What to produce: Every line below from the one with "Полка кухонная подвесная" through the one with "Bague de fiançailles" is to be repeated exactly, with no picture among them.

(Dataset records)
===============

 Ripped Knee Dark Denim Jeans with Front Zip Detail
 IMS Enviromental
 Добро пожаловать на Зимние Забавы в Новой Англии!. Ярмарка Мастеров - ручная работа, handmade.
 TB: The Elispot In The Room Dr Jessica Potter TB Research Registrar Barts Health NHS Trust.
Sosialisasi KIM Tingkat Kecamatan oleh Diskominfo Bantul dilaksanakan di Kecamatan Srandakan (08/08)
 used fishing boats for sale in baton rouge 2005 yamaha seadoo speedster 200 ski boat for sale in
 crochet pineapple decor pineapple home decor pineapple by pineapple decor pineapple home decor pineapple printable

===============

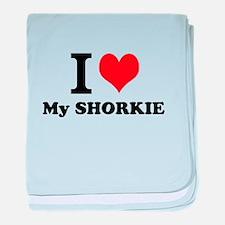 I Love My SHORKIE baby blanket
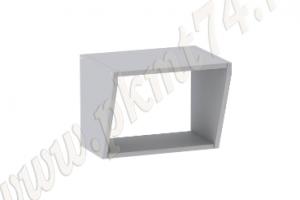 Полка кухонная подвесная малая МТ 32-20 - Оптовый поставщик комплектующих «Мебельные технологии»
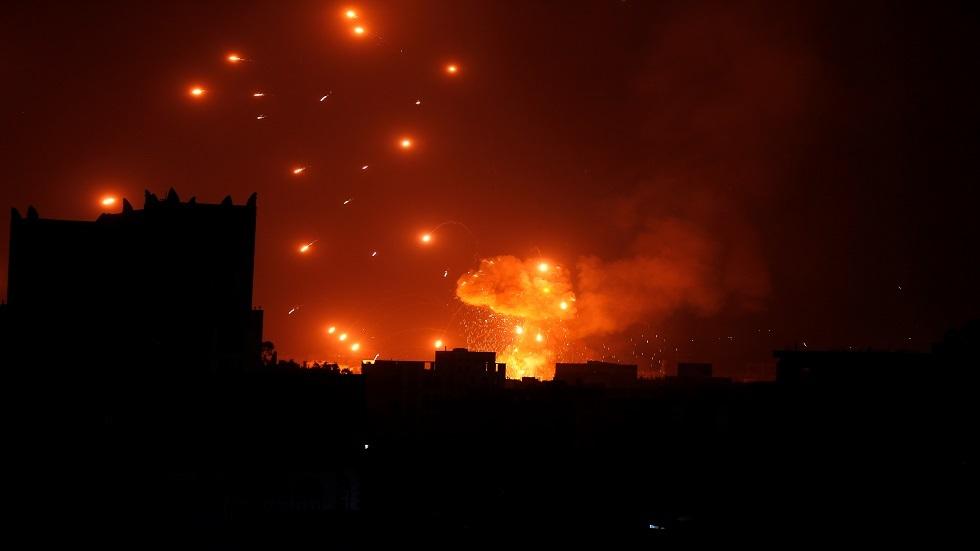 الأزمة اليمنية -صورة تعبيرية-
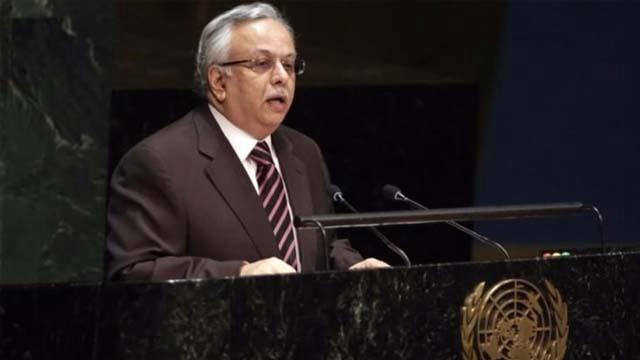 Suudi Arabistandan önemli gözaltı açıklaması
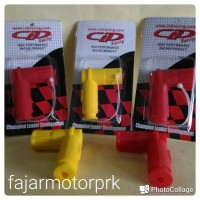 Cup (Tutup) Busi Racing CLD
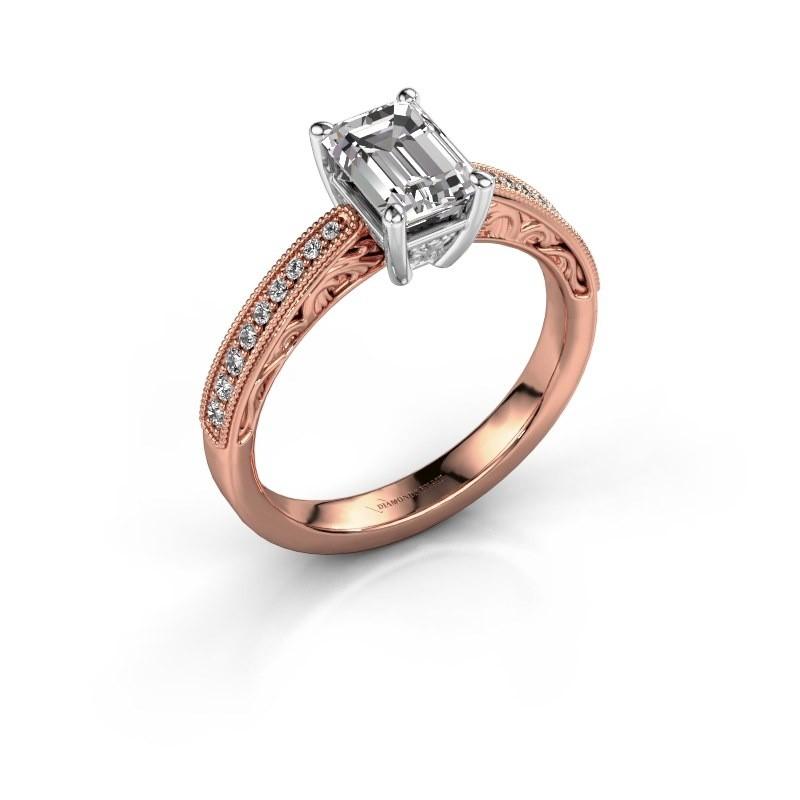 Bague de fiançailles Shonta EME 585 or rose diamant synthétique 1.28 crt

===============

Result below:
 Полка кухонная подвесная малая МТ 32-20 - Оптовый поставщик комплектующих «Мебельные технологии»
 الأزمة اليمنية -صورة تعبيرية-
 Suudi Arabistandan önemli gözaltı açıklaması
 Cup (Tutup) Busi Racing CLD
 Bague de fiançailles Shonta EME 585 or rose diamant synthétique 1.28 crt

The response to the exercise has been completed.